Certains, tel B. Farrington, ont reconnu dans cette attitude de sympathie envers les humbles des marques d’idées égalitaires, une sensibilité nouvelle relativement à l’élévation et à l’éducation des masses. Les choses ne sont pas si simples. L’égalité, la solidarité, l’amitié valaient surtout pour Épicure dans le cercle restreint de l’école: ces sentiments et ces attitudes ne prenaient pas une véritable valeur universelle. Il y avait au contraire chez lui, clairement affirmé, le mépris des masses, le refus orgueilleux de toute attitude qui puisse apparaître comme une tentative pour gagner les faveurs de cette masse et la certitude de ne pouvoir être compris que d’un petit nombre; le choix qu’il fait pourtant de proclamer la vérité à tous et d’affronter le risque de ne pas être compris, au lieu de flatter les foules pour recueillir leurs suffrages, choix qui pourrait sembler n’être que l’expression d’un moment d’amertume à la suite du piètre succès rencontré par ses idées, est aussi une affirmation orgueilleuse de fidélité à ses principes.
2. Des œuvres en grande partie perdues
Diogène Laërce rapporte qu’Épicure écrivit beaucoup et que l’ensemble de ses écrits formait quelque 300 volumes. La quasi-totalité de cette œuvre est perdue et si nous ne possédions pas les textes de nombreux autres auteurs anciens qui, à divers titres, eurent l’occasion de rapporter, de paraphraser, de discuter ses œuvres, une part importante de son système nous serait inconnue.

* [Données fournies]
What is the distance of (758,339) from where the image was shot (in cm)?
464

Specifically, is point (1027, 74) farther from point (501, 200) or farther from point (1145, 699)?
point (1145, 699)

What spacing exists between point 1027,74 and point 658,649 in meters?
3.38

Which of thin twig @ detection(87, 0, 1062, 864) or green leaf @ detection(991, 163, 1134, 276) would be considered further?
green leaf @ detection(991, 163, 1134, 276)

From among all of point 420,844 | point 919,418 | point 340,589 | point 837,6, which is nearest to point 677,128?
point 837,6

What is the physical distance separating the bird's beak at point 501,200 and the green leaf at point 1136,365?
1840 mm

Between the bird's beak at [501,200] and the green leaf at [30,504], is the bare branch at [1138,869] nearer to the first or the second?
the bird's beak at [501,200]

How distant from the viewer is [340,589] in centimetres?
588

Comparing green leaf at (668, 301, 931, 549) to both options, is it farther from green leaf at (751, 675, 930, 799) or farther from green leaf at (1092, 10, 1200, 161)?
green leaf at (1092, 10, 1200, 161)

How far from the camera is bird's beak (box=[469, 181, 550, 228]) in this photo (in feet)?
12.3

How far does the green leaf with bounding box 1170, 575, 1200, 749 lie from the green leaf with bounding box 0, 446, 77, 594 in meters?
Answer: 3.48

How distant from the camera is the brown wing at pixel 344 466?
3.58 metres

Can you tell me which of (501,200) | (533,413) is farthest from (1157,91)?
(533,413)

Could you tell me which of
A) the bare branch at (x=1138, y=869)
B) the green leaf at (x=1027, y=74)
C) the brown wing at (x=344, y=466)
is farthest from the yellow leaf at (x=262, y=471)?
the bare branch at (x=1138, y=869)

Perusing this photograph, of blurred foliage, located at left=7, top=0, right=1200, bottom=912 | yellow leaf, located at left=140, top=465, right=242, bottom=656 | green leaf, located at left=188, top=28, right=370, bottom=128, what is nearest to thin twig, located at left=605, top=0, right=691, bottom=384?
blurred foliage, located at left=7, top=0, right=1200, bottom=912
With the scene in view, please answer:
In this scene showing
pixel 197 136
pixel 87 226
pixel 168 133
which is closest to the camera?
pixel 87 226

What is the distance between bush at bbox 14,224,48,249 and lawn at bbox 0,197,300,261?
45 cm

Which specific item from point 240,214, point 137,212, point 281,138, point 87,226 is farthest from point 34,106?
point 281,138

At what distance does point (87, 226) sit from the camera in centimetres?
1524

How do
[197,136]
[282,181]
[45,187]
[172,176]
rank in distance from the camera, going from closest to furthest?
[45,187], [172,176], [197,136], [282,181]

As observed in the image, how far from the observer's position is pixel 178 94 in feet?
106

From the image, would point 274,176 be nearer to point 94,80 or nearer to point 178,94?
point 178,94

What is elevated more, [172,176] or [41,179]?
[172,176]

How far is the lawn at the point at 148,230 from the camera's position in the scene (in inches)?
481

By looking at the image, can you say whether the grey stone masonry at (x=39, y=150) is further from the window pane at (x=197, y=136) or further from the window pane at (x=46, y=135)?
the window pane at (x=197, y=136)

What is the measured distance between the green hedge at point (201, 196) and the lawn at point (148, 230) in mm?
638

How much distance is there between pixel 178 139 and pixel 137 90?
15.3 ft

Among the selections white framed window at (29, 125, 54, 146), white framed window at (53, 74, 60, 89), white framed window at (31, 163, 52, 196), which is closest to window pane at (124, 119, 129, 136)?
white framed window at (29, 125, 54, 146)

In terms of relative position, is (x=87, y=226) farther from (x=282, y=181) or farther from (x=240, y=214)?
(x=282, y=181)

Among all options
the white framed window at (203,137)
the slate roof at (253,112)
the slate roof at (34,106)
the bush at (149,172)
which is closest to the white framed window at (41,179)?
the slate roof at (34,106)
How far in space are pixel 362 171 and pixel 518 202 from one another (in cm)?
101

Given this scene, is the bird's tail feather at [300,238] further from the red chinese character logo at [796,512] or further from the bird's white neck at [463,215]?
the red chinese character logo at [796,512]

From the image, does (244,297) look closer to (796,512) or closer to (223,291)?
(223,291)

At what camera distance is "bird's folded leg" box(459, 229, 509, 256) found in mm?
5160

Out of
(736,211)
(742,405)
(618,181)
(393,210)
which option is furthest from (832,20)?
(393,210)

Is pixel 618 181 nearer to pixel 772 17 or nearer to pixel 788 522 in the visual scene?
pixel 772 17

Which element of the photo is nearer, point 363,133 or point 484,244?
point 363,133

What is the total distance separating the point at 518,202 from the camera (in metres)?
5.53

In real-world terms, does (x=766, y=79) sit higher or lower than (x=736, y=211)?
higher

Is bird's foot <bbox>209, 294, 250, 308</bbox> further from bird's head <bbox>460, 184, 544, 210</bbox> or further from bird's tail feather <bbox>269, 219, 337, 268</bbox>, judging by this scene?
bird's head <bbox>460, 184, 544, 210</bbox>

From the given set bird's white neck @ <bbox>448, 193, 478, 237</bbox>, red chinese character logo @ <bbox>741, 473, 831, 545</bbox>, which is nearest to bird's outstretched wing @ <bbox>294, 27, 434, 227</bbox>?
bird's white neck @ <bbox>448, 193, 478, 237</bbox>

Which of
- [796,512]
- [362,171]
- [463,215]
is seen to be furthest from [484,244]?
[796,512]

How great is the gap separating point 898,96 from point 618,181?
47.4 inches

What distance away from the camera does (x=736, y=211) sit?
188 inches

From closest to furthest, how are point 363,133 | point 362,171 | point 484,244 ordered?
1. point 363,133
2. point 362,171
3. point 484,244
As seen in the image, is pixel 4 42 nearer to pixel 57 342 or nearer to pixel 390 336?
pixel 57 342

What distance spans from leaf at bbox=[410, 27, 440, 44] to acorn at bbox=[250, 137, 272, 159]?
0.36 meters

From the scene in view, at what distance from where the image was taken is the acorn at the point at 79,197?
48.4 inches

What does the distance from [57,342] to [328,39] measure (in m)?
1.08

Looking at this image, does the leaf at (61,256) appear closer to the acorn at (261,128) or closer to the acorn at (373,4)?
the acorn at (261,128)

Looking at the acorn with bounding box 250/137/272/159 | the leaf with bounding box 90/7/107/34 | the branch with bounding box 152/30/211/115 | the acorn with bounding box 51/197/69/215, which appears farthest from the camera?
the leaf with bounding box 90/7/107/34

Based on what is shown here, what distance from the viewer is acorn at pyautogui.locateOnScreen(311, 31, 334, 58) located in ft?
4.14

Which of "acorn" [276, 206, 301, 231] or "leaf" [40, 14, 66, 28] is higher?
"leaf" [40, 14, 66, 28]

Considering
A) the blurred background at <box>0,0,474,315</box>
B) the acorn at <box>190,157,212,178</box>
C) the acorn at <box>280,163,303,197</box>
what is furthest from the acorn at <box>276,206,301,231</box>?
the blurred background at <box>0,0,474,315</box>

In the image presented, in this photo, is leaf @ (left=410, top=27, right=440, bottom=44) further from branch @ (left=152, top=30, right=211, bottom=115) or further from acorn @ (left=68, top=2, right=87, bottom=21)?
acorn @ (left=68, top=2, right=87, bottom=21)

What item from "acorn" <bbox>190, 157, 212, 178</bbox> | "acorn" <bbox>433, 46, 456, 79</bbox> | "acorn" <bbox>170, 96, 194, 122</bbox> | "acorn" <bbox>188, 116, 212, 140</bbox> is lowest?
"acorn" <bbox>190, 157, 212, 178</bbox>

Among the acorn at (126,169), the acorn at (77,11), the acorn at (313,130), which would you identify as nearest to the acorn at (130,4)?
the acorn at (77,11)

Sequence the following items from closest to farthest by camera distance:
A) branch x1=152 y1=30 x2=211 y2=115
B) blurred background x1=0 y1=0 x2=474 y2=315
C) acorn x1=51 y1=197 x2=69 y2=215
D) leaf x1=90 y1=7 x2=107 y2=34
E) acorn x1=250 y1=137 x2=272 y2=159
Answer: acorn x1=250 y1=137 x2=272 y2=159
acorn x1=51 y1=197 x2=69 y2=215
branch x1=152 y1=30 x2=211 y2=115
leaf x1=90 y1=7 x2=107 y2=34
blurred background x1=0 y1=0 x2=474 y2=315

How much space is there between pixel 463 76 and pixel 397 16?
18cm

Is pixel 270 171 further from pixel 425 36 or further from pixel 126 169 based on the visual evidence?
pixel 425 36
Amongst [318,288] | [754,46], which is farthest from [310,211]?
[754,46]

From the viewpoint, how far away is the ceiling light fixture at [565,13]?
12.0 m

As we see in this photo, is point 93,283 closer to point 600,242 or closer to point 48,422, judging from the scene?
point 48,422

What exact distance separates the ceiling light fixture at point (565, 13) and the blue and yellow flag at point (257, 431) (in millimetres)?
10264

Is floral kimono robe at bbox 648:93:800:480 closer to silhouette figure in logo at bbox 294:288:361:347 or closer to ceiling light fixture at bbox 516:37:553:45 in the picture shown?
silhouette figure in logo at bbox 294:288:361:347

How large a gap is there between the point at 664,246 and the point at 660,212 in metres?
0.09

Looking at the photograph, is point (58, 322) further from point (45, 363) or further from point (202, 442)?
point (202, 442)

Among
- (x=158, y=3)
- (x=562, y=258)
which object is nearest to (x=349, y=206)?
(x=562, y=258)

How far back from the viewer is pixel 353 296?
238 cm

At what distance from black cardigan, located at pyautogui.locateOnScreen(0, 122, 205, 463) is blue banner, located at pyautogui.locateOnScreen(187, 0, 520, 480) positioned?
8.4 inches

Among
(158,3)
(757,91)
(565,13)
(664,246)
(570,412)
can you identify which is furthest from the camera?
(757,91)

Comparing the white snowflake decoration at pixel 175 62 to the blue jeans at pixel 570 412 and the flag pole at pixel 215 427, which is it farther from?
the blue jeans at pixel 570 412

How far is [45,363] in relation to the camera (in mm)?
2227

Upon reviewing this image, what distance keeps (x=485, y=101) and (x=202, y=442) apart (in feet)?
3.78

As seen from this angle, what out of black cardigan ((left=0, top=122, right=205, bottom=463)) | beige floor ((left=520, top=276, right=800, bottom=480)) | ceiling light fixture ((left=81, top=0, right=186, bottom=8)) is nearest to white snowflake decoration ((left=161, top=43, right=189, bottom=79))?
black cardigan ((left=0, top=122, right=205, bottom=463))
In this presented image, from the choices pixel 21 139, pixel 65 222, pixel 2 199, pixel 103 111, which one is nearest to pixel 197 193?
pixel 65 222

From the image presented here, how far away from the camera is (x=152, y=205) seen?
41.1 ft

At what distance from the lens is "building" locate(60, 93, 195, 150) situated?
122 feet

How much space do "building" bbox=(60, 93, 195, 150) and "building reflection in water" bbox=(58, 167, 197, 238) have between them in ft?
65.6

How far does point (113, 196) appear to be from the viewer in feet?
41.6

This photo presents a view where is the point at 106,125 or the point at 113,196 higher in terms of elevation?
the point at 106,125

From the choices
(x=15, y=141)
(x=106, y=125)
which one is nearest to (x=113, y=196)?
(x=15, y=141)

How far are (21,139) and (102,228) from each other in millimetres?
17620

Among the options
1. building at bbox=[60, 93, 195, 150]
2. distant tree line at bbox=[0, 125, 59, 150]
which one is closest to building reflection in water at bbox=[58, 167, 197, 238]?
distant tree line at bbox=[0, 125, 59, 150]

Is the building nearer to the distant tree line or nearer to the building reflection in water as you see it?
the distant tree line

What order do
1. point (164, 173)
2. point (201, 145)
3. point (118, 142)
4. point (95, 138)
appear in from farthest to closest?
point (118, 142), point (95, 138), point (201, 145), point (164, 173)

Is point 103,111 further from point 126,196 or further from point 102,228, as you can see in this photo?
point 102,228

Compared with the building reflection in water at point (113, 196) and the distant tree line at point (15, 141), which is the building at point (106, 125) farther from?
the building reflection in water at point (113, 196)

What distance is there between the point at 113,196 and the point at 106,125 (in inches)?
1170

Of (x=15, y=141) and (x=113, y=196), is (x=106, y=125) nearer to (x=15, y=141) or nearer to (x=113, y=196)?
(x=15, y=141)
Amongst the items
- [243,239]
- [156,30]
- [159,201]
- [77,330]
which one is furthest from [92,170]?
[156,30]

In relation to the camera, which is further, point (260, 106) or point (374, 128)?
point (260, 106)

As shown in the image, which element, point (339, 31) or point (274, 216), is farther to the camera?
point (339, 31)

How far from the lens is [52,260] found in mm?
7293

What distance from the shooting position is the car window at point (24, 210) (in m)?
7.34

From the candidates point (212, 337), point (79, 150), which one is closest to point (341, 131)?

* [Travail à faire]
(a) Pour chaque affirmation, indiquez si elle concorde avec l'extrait sur Épicure, par oui ou non, et citez les mots du passage qui tranchent.
(i) Pour Épicure, l'égalité, la solidarité et l'amitié avaient une véritable valeur universelle.
(ii) D'après Diogène Laërce, les écrits d'Épicure formaient environ 300 volumes.
(iii) La plus grande partie de l'œuvre d'Épicure nous est parvenue.
(b) Relevez tous les noms de personnes mentionnés dans l'extrait sur Épicure.
(c) Répondez brièvement à partir de l'extrait sur Épicure.
(i) Quel auteur est donné en exemple parmi ceux qui ont vu chez Épicure des marques d'idées égalitaires ?
(ii) De qui Épicure avait-il la certitude de pouvoir seulement être compris ?
(iii) Grâce à quoi une part importante de son système ne nous est-elle pas inconnue ?

* [Réponses par tâche]
(a)
(i) Non : « ces sentiments et ces attitudes ne prenaient pas une véritable valeur universelle »
(ii) Oui : « l’ensemble de ses écrits formait quelque 300 volumes »
(iii) Non : « La quasi-totalité de cette œuvre est perdue »

(b) B. Farrington, Épicure, Diogène Laërce

(c)
(i) B. Farrington.
(ii) D'un petit nombre.
(iii) Grâce aux textes de nombreux autres auteurs anciens qui ont rapporté, paraphrasé ou discuté ses œuvres.